At the company’s Q2 FY 2024 earnings briefing, HAIN acknowledged that it might be negatively impacted by “a near-term revenue headwind as we rationalize lower margin SKUs (Stock Keeping Units).” Earlier, I mentioned in my October 24, 2023 write-up that “it will likely take a couple of years before Hain Celestial can fully enjoy the success of its new ‘Hain Imagined’ strategy.”
In other words, the short-term pain associated with the implementation of the company’s new “Hain Reimagined” corporate strategy is unavoidable.
Secondly, HAIN might have found it difficult to raise prices to boost the company’s profitability in the most recent quarter.
An April 10, 2024 Seeking Alpha News article indicated that the monthly “inflation for food at home” had been lower than 2% between October 2023 and March 2024 with “consumer pushback on pricing” being a key reason for the lower-than-expected food inflation.
The current consensus financial estimates for Hain Celestial point to an expected improvement in the company’s gross margin from 21.4% in Q3 FY 2023 to 23.1% (source: S&P Capital IQ) for Q3 FY 2024. Assuming that HAIN’s actual price increases were much less substantial than what the market anticipated, Hain Celestial’s actual gross margin and earnings in the third quarter of this fiscal year could possibly fall short of expectations.
Thirdly, the unfavorable effects of negative operating leverage could be more significant than what one would have expected.

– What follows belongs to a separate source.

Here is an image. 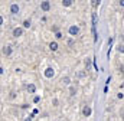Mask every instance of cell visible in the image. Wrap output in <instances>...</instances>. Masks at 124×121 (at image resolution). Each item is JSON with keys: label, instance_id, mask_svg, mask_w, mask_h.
<instances>
[{"label": "cell", "instance_id": "1", "mask_svg": "<svg viewBox=\"0 0 124 121\" xmlns=\"http://www.w3.org/2000/svg\"><path fill=\"white\" fill-rule=\"evenodd\" d=\"M55 75V71L52 69V68H48V69H45V76L46 78H52Z\"/></svg>", "mask_w": 124, "mask_h": 121}, {"label": "cell", "instance_id": "2", "mask_svg": "<svg viewBox=\"0 0 124 121\" xmlns=\"http://www.w3.org/2000/svg\"><path fill=\"white\" fill-rule=\"evenodd\" d=\"M40 7H42V10H43V12H48V10L51 9V3H49V1H42Z\"/></svg>", "mask_w": 124, "mask_h": 121}, {"label": "cell", "instance_id": "3", "mask_svg": "<svg viewBox=\"0 0 124 121\" xmlns=\"http://www.w3.org/2000/svg\"><path fill=\"white\" fill-rule=\"evenodd\" d=\"M78 32H79V28H78V26H71V28H69V33H71L72 36L78 35Z\"/></svg>", "mask_w": 124, "mask_h": 121}, {"label": "cell", "instance_id": "4", "mask_svg": "<svg viewBox=\"0 0 124 121\" xmlns=\"http://www.w3.org/2000/svg\"><path fill=\"white\" fill-rule=\"evenodd\" d=\"M22 35H23V29L22 28H16V29L13 30V36L17 38V36H22Z\"/></svg>", "mask_w": 124, "mask_h": 121}, {"label": "cell", "instance_id": "5", "mask_svg": "<svg viewBox=\"0 0 124 121\" xmlns=\"http://www.w3.org/2000/svg\"><path fill=\"white\" fill-rule=\"evenodd\" d=\"M10 12H12V13H15V15H16V13H19V6H17L16 3H13V4L10 6Z\"/></svg>", "mask_w": 124, "mask_h": 121}, {"label": "cell", "instance_id": "6", "mask_svg": "<svg viewBox=\"0 0 124 121\" xmlns=\"http://www.w3.org/2000/svg\"><path fill=\"white\" fill-rule=\"evenodd\" d=\"M82 114H84L85 117H88V115H91V108H90L88 105H85V107H84V110H82Z\"/></svg>", "mask_w": 124, "mask_h": 121}, {"label": "cell", "instance_id": "7", "mask_svg": "<svg viewBox=\"0 0 124 121\" xmlns=\"http://www.w3.org/2000/svg\"><path fill=\"white\" fill-rule=\"evenodd\" d=\"M10 53H12V48H10V46H4V48H3V55L9 56Z\"/></svg>", "mask_w": 124, "mask_h": 121}, {"label": "cell", "instance_id": "8", "mask_svg": "<svg viewBox=\"0 0 124 121\" xmlns=\"http://www.w3.org/2000/svg\"><path fill=\"white\" fill-rule=\"evenodd\" d=\"M49 48H51V51H56L58 49V43L56 42H51L49 43Z\"/></svg>", "mask_w": 124, "mask_h": 121}, {"label": "cell", "instance_id": "9", "mask_svg": "<svg viewBox=\"0 0 124 121\" xmlns=\"http://www.w3.org/2000/svg\"><path fill=\"white\" fill-rule=\"evenodd\" d=\"M28 91H29L31 94H35V91H36V87H35L33 84H29V85H28Z\"/></svg>", "mask_w": 124, "mask_h": 121}, {"label": "cell", "instance_id": "10", "mask_svg": "<svg viewBox=\"0 0 124 121\" xmlns=\"http://www.w3.org/2000/svg\"><path fill=\"white\" fill-rule=\"evenodd\" d=\"M62 4L68 7V6H71V4H72V0H63V1H62Z\"/></svg>", "mask_w": 124, "mask_h": 121}, {"label": "cell", "instance_id": "11", "mask_svg": "<svg viewBox=\"0 0 124 121\" xmlns=\"http://www.w3.org/2000/svg\"><path fill=\"white\" fill-rule=\"evenodd\" d=\"M97 25V13H93V26Z\"/></svg>", "mask_w": 124, "mask_h": 121}, {"label": "cell", "instance_id": "12", "mask_svg": "<svg viewBox=\"0 0 124 121\" xmlns=\"http://www.w3.org/2000/svg\"><path fill=\"white\" fill-rule=\"evenodd\" d=\"M69 81H71V79H69V76H65V78H62V82H63V84H69Z\"/></svg>", "mask_w": 124, "mask_h": 121}, {"label": "cell", "instance_id": "13", "mask_svg": "<svg viewBox=\"0 0 124 121\" xmlns=\"http://www.w3.org/2000/svg\"><path fill=\"white\" fill-rule=\"evenodd\" d=\"M117 51H118L120 53H124V45H120V46L117 48Z\"/></svg>", "mask_w": 124, "mask_h": 121}, {"label": "cell", "instance_id": "14", "mask_svg": "<svg viewBox=\"0 0 124 121\" xmlns=\"http://www.w3.org/2000/svg\"><path fill=\"white\" fill-rule=\"evenodd\" d=\"M29 26H31V22L29 20H25L23 22V28H29Z\"/></svg>", "mask_w": 124, "mask_h": 121}, {"label": "cell", "instance_id": "15", "mask_svg": "<svg viewBox=\"0 0 124 121\" xmlns=\"http://www.w3.org/2000/svg\"><path fill=\"white\" fill-rule=\"evenodd\" d=\"M69 92H71V95H75V92H77V90H75L74 87H71V90H69Z\"/></svg>", "mask_w": 124, "mask_h": 121}, {"label": "cell", "instance_id": "16", "mask_svg": "<svg viewBox=\"0 0 124 121\" xmlns=\"http://www.w3.org/2000/svg\"><path fill=\"white\" fill-rule=\"evenodd\" d=\"M98 4H100V1H98V0H93V6H94V7H97Z\"/></svg>", "mask_w": 124, "mask_h": 121}, {"label": "cell", "instance_id": "17", "mask_svg": "<svg viewBox=\"0 0 124 121\" xmlns=\"http://www.w3.org/2000/svg\"><path fill=\"white\" fill-rule=\"evenodd\" d=\"M39 101H40V97H38V95H36V97L33 98V102H39Z\"/></svg>", "mask_w": 124, "mask_h": 121}, {"label": "cell", "instance_id": "18", "mask_svg": "<svg viewBox=\"0 0 124 121\" xmlns=\"http://www.w3.org/2000/svg\"><path fill=\"white\" fill-rule=\"evenodd\" d=\"M85 65H87V68H88V66L91 65V59H87V60H85Z\"/></svg>", "mask_w": 124, "mask_h": 121}, {"label": "cell", "instance_id": "19", "mask_svg": "<svg viewBox=\"0 0 124 121\" xmlns=\"http://www.w3.org/2000/svg\"><path fill=\"white\" fill-rule=\"evenodd\" d=\"M68 45H69V46H74V40H72V39H69V40H68Z\"/></svg>", "mask_w": 124, "mask_h": 121}, {"label": "cell", "instance_id": "20", "mask_svg": "<svg viewBox=\"0 0 124 121\" xmlns=\"http://www.w3.org/2000/svg\"><path fill=\"white\" fill-rule=\"evenodd\" d=\"M56 38H58V39H61V38H62V35L59 33V32H56Z\"/></svg>", "mask_w": 124, "mask_h": 121}, {"label": "cell", "instance_id": "21", "mask_svg": "<svg viewBox=\"0 0 124 121\" xmlns=\"http://www.w3.org/2000/svg\"><path fill=\"white\" fill-rule=\"evenodd\" d=\"M120 71H121V72H124V65H121V66H120Z\"/></svg>", "mask_w": 124, "mask_h": 121}, {"label": "cell", "instance_id": "22", "mask_svg": "<svg viewBox=\"0 0 124 121\" xmlns=\"http://www.w3.org/2000/svg\"><path fill=\"white\" fill-rule=\"evenodd\" d=\"M120 6H124V0H120Z\"/></svg>", "mask_w": 124, "mask_h": 121}, {"label": "cell", "instance_id": "23", "mask_svg": "<svg viewBox=\"0 0 124 121\" xmlns=\"http://www.w3.org/2000/svg\"><path fill=\"white\" fill-rule=\"evenodd\" d=\"M25 121H32V117H29V118H26Z\"/></svg>", "mask_w": 124, "mask_h": 121}]
</instances>
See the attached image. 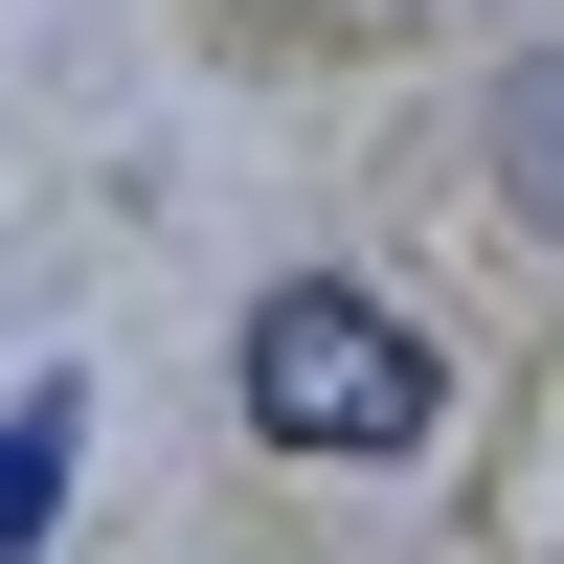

In early February this year, HAIN revised the mid-point of the company’s full-year FY 2024 (YE June 30, 2024) EBITDA guidance downwards from $160.0 million to $157.5 million. Hain Celestial explained at its most recent quarterly results briefing that it lowered its guidance because “we are seeing some plant costs deleveraging on the lower volumes versus our initial expectations.” In other words, a more modest pace of sales expansion translates into lower plant utilization, which could potentially hurt the company’s profit margins in a meaningful way as result of negative operating leverage.
In summary, I am of the opinion that Hain Celestial’s early-May Q3 FY 2024 earnings announcement could turn out to be a disappointment for the market.
Final Thoughts
I still rate Hain Celestial as a Hold, considering my mixed view of the stock. On the positive side of things, HAIN continues to optimize its business portfolio, as evidenced by the recent sale of its cookie business. On the negative side of things, Hain Celestial is at risk of reporting below-expectations Q3 FY 2024 earnings.
Also, HAIN appears to be trading at a fair valuation, with its operating earnings multiple being close to its operating earnings growth rate. As per S&P Capital IQ valuation data, Hain Celestial’s trailing twelve months’ EV/EBITDA multiple and consensus FY 2024-2027 EBITDA CAGR forecast were 10.9 times and 10.1%, respectively.